3. The supervisory authorities shall exercise their functions in complete independence.
4. Decisions of the supervisory authorities, which give rise to complaints, may be appealed against through the courts.
5. In accordance with the provisions of Chapter IV, and without prejudice to the provisions of Article 13 of the Convention, the supervisory authorities shall co-operate with one another to the extent necessary for the performance of their duties, in particular by exchanging all useful information.
Article 2 – Transborder flows of personal data to a recipient which is not subject to the jurisdiction of a Party to the Convention
1. Each Party shall provide for the transfer of personal data to a recipient that is subject to the jurisdiction of a State or organisation that is not Party to the Convention only if that State or organisation ensures an adequate level of protection for the intended data transfer.
2. By way of derogation from paragraph 1 of Article 2 of this Protocol, each Party may allow for the transfer of personal data :
a. if domestic law provides for it because of :
– specific interests of the data subject, or
– legitimate prevailing interests, especially important public interests, or
b. if safeguards, which can in particular result from contractual clauses, are provided by the controller responsible for the transfer and are found adequate by the competent authorities according to domestic law.
Article 3 – Final provisions
1. The provisions of Articles 1 and 2 of this Protocol shall be regarded by the Parties as additional articles to the Convention and all the provisions of the Convention shall apply accordingly.
2. This Protocol shall be open for signature by States Signatories to the Convention. After acceding to the Convention under the conditions provided by it, the European Communities may sign this Protocol. This Protocol is subject to ratification, acceptance or approval. A Signatory to this Protocol may not ratify, accept or approve it unless it has previously or simultaneously ratified, accepted or approved the Convention or has acceded to it. Instruments of ratification, acceptance or approval of this Protocol shall be deposited with the Secretary General of the Council of Europe.
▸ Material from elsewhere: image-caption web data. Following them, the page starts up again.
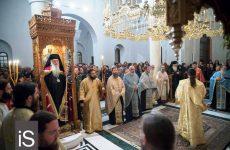 Άγγελοι και Ισάγγελοι στον λόγο του Μητροπολίτου Μεσογαίας κ. Νικολάου στη Μονή Ταξιαρχών Πηλίου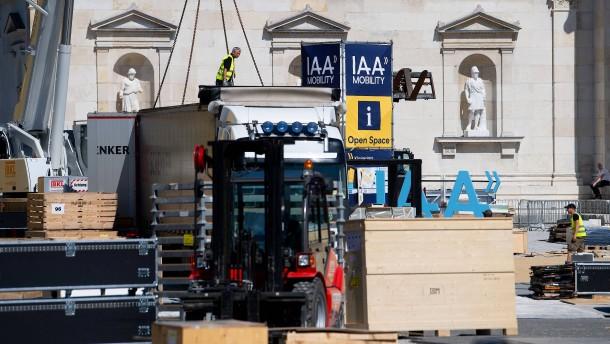Wird die IAA zur Krawall-Bühne Linksextremer?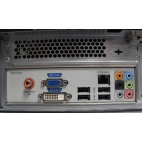 PC HP Pro 3010 SFF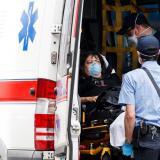 En video | EE.UU. entra en tercera ola de pandemia con 140.000 casos diarios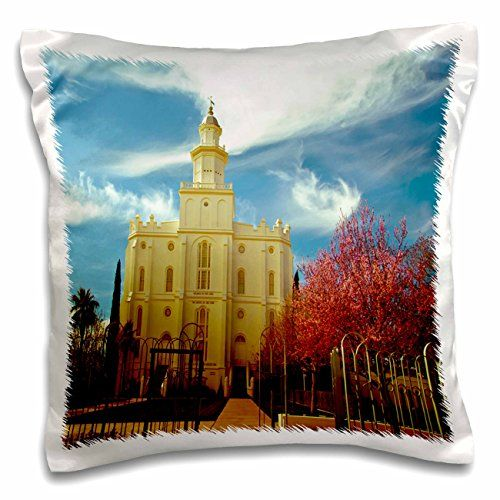 Jos Fauxtographee Realistic - The St. George LDS Temple in Utah Edited in an Older Looking Color Palette with Vivid Reds and Blue - 16x16 inch Pillow Case (pc_47504_1) 3dRose http://www.amazon.com/dp/B017C8TAU8/ref=cm_sw_r_pi_dp_PLE5wb1WRERH0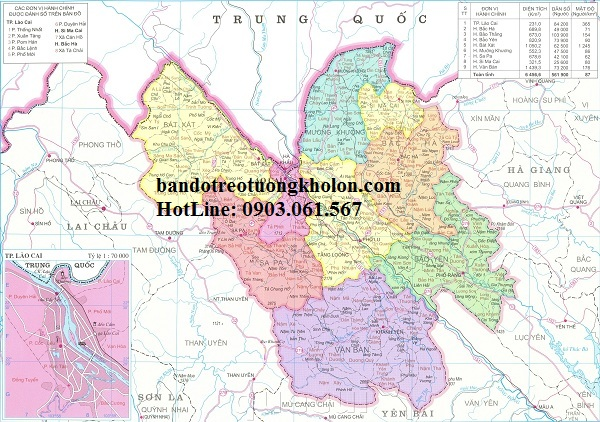 Bản đồ hành chính Lào Cai khổ lớn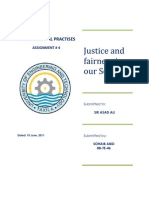 PP Asign_Justice and Fairness_sohaib Abid 08-Te-46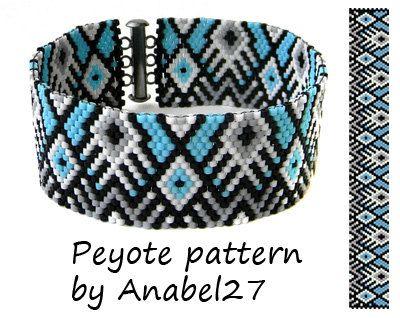 Peyote Pattern 38 peyote stitch bracelet par ColorfulBeadPatterns
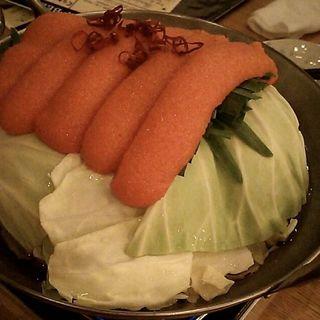 明太もつ鍋(もつ道 上野の森さくらテラス店)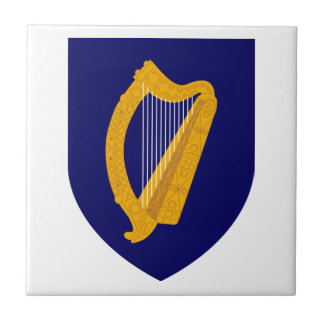 Escudo de armas de Irlanda Azulejo Cuadrado Pequeño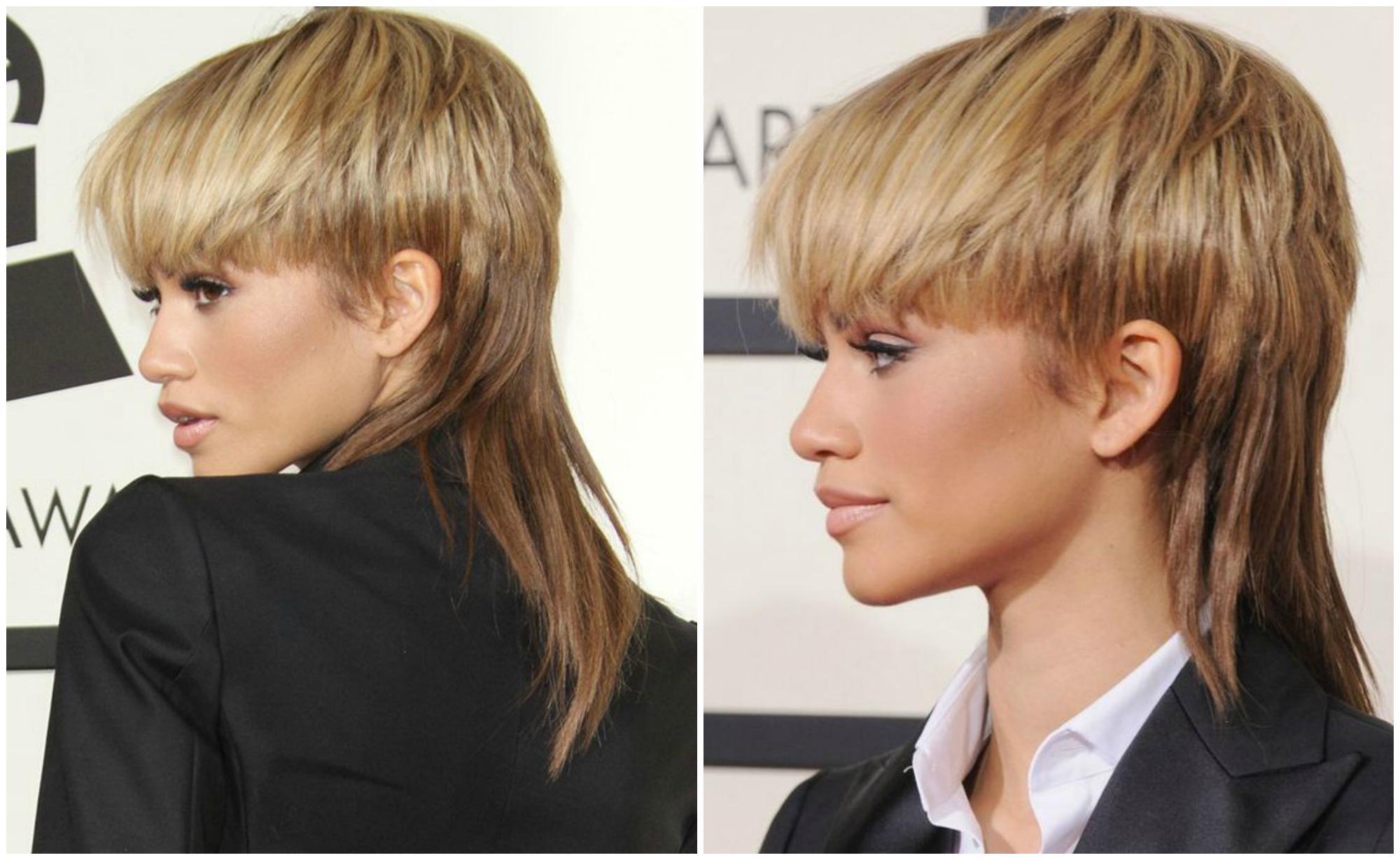 image56-1 | Модные женские стрижки на короткие волосы: основные правила и варианты исполнения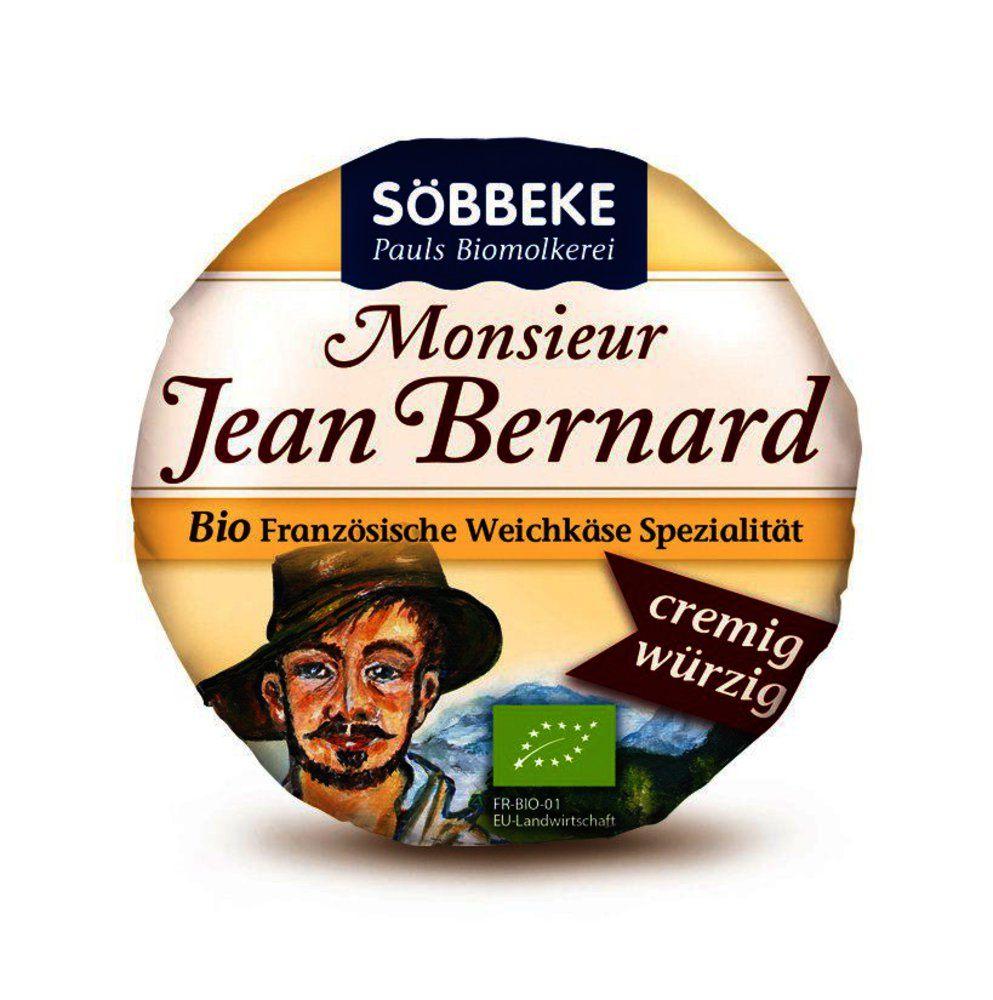 Bio Weichkäse Monsieur Jean Bernard würzig
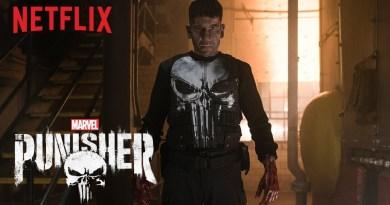 Netflix The Punisher Trailer #2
3. a. This Protocol shall enter into force on the first day of the month following the expiry of a period of three months after the date on which five of its Signatories have expressed their consent to be bound by the Protocol in accordance with the provisions of paragraph 2 of Article 3.
b. In respect of any Signatory to this Protocol which subsequently expresses its consent to be bound by it, the Protocol shall enter into force on the first day of the month following the expiry of a period of three months after the date of deposit of the instrument of ratification, acceptance or approval.
4. a. After the entry into force of this Protocol, any State which has acceded to the Convention may also accede to the Protocol.
b. Accession shall be effected by the deposit with the Secretary General of the Council of Europe of an instrument of accession, which shall take effect on the first day of the month following the expiry of a period of three months after the date of its deposit.
5. a. Any Party may at any time denounce this Protocol by means of a notification addressed to the Secretary General of the Council of Europe.
b. Such denunciation shall become effective on the first day of the month following the expiry of a period of three months after the date of receipt of such notification by the Secretary General.
6. The Secretary General of the Council of Europe shall notify the member States of the Council of Europe, the European Communities and any other State which has acceded to this Protocol of:
a. any signature;
b. the deposit of any instrument of ratification, acceptance or approval;
c. any date of entry into force of this Protocol in accordance with Article 3;
d. any other act, notification or communication relating to this Protocol.
In witness whereof the undersigned, being duly authorised thereto, have signed this Protocol.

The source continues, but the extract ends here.